REQUIREMENT » Rewrite the data below as a numbered list with one line per entry, leaving out blank lines. Leave the pictures out of your answer.

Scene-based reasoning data

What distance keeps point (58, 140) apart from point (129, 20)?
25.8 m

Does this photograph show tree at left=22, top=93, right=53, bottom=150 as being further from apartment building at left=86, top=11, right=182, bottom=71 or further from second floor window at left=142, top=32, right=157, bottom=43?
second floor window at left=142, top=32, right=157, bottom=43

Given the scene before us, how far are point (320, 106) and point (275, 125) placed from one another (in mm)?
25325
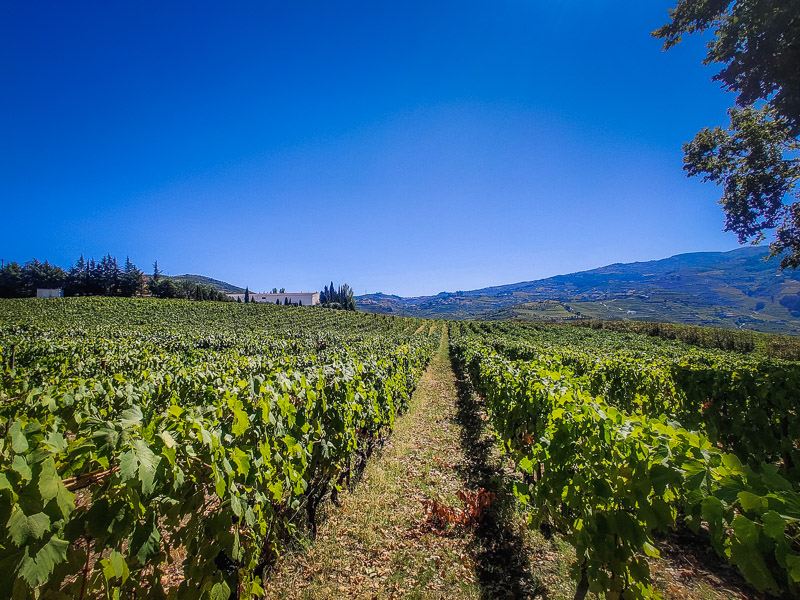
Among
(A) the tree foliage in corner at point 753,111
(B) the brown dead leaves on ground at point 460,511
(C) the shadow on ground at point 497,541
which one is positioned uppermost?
(A) the tree foliage in corner at point 753,111

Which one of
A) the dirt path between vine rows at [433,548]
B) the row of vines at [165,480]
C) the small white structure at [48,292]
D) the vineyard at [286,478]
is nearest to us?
the row of vines at [165,480]

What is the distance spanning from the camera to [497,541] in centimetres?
433

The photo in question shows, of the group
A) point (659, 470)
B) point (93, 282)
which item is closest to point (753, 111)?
point (659, 470)

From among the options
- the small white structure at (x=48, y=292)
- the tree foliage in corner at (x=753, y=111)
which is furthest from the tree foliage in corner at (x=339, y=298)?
the tree foliage in corner at (x=753, y=111)

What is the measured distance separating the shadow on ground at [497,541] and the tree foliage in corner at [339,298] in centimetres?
9669

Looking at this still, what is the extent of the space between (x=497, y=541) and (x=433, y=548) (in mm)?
893

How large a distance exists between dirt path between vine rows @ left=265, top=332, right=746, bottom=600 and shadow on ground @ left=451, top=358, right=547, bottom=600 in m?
0.01

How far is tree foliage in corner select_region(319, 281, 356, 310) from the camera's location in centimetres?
10644

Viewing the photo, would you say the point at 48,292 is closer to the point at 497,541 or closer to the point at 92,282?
the point at 92,282

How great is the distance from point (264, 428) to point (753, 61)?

RESPONSE TO THIS EXERCISE »
1. What distance keeps point (58, 140) apart from point (129, 20)?
2. 25.8 m
3. Does this photograph show tree at left=22, top=93, right=53, bottom=150 as being further from apartment building at left=86, top=11, right=182, bottom=71 or further from second floor window at left=142, top=32, right=157, bottom=43?
4. second floor window at left=142, top=32, right=157, bottom=43
5. Given the scene before us, how far are point (320, 106) and point (275, 125) placed from one another (in mm)?
6. 25325
7. Among
8. (A) the tree foliage in corner at point 753,111
9. (B) the brown dead leaves on ground at point 460,511
10. (C) the shadow on ground at point 497,541
11. which one is positioned uppermost?
12. (A) the tree foliage in corner at point 753,111
13. Which one of
14. A) the dirt path between vine rows at [433,548]
15. B) the row of vines at [165,480]
16. C) the small white structure at [48,292]
17. D) the vineyard at [286,478]
18. is nearest to us?
19. the row of vines at [165,480]
20. What is the distance spanning from the camera to [497,541] in centimetres?
21. 433
22. The photo in question shows, of the group
23. A) point (659, 470)
24. B) point (93, 282)
25. which item is closest to point (753, 111)?
26. point (659, 470)
27. From among the options
28. - the small white structure at (x=48, y=292)
29. - the tree foliage in corner at (x=753, y=111)
30. which is furthest from the tree foliage in corner at (x=339, y=298)?
31. the tree foliage in corner at (x=753, y=111)
32. What is the measured distance separating the shadow on ground at [497,541] and the tree foliage in corner at [339,298] in centimetres?
33. 9669
34. Looking at this still, what is the extent of the space between (x=497, y=541) and (x=433, y=548) (in mm)?
35. 893
36. How large a distance exists between dirt path between vine rows @ left=265, top=332, right=746, bottom=600 and shadow on ground @ left=451, top=358, right=547, bottom=600 in m?
37. 0.01
38. How far is tree foliage in corner select_region(319, 281, 356, 310) from the camera's location in centimetres?
39. 10644
40. Viewing the photo, would you say the point at 48,292 is closer to the point at 497,541 or closer to the point at 92,282?
41. the point at 92,282
42. How great is the distance from point (264, 428) to point (753, 61)?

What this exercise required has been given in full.